The relationship between Calpains and Overall Survival in smokers or no-smoker patients with pancreatic cancer (Kaplan-Meier Plotter)

Gene Smoker Cases HR (95% CI) P value
CAPN1 Yes 79 1.40 (0.75−2.61) 0.285
No 65 2.17 (1.05−4.48) 0.037
CAPN2 Yes 79 0.56 (0.26−1.21) 0.139
No 65 6.12 (2.13−17.57) 0.001
CAPN5 Yes 79 1.51 (0.82−2.80) 0.186
No 65 2.59 (1.20−5.57) 0.015
CAPN8 Yes 79 1.45 (0.79−2.64) 0.226
No 65 3.21 (1.47−7.03) 0.003
CAPN10 Yes 79 0.36 (0.20−0.67) 0.001
No 65 0.45 (0.22−0.94) 0.034

Table 5

The relationship between Calpains and Overall Survival in pancreatic cancer patients with or without history of diabetes (Kaplan-Meier Plotter)

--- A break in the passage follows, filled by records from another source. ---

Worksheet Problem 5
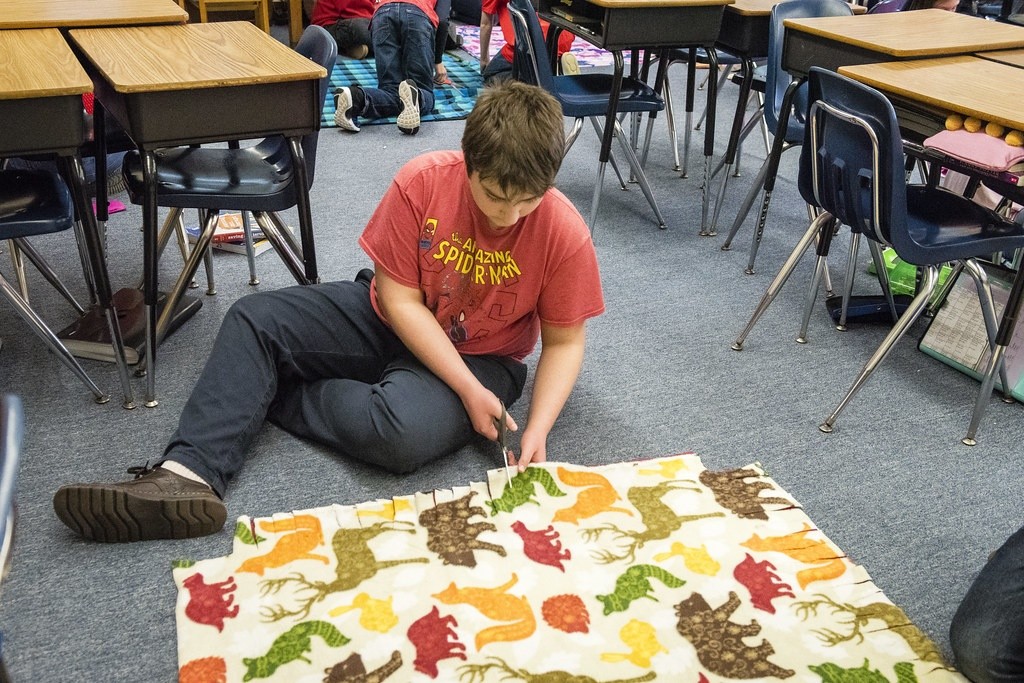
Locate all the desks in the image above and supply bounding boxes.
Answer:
[534,2,736,236]
[746,7,1024,273]
[0,29,133,410]
[191,0,271,34]
[710,0,867,234]
[838,54,1024,329]
[976,48,1024,69]
[69,21,327,408]
[0,2,189,27]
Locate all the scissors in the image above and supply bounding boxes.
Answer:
[433,75,466,96]
[491,401,514,489]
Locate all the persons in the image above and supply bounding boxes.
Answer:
[311,1,377,59]
[331,0,451,137]
[901,0,963,13]
[480,0,583,84]
[5,146,135,199]
[53,76,605,542]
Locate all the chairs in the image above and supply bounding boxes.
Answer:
[123,26,337,297]
[867,0,906,13]
[508,0,668,239]
[635,42,771,178]
[0,166,108,404]
[734,68,1024,433]
[723,1,854,253]
[23,102,133,156]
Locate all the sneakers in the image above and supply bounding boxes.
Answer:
[347,44,369,59]
[397,79,420,136]
[334,87,360,131]
[558,52,579,75]
[53,467,226,543]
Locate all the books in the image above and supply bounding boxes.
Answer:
[185,211,294,258]
[53,287,204,364]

Gene History of diabetes Cases HR (95% CI) P value
CAPN1 Yes 38 9.28 (1.20−71.55) 0.032
No 108 1.84 (1.09−3.11) 0.023
CAPN2 Yes 38 3.69 (1.17−11.60) 0.025
No 108 2.32 (1.17−4.60) 0.016
CAPN5 Yes 38 0.90 (0.33−2.45) 0.835
No 108 2.23 (1.28−3.91) 0.005
CAPN8 Yes 38 0.60 (0.20−1.80) 0.366
No 108 2.55 (1.49−4.37) 0.001
CAPN10 Yes 38 0.18 (0.05−0.63) 0.007
No 108 0.49 (0.29−0.82) 0.007

Table 6

The relationship between Calpains and Overall Survival in different stages of pancreatic cancer patients (Kaplan-Meier Plotter)

Gene Stage Cases HR (95% CI) P value
CAPN1 1 21 >10.00 (0–lnf) 0.051
2 146 1.67 (1.07–2.61) 0.022
3 3 NA NA
4 5 NA NA
CAPN2 1 21 5.83 (1.12–30.27) 0.018
2 146 1.72 (1.03–2.86) 0.034
3 3 NA NA
4 5 NA NA
CAPN5 1 21 >10.00 (0–lnf) 0.023
2 146 0.66 (0.41–1.06) 0.086
3 3 NA NA
4 5 NA NA
CAPN8 1 21 10.36 (1.22–87.91) 0.0088
2 146 0.59 (0.36–0.96) 0.033
3 3 NA NA
4 5 NA NA
CAPN10 1 21 0.09 (0.01–0.73) 0.0047
2 146 0.53 (0.35–0.83) 0.0042
3 3 NA NA
4 5 NA NA

Protein expression of CAPNs

We checked the immunohistochemical images of CAPNs with a predictive value in the Human Protein Atlas (Figure 6). In tumor tissue, the staining of CAPN1 and CAPN5 was high, whereas that of CAPN2 and CAPN10 was moderate. In normal tissue, the staining of CAPN1 was high, CAPN5 and CAPN10 were moderate, whereas CAPN2 was not detected. Immunohistochemical images of CAPN8 were unavailable.

Figure 6 Immunohistochemical images of calpains in pancreatic cancer tissue and normal pancreatic tissue (The Human Protein Atlas). (A) Antibody HPA005992; (B) antibody HPA024470; (C) CAB033237; (D) HPA004170. The legend for each image is 200 nm. N, Normal. T, Tumor.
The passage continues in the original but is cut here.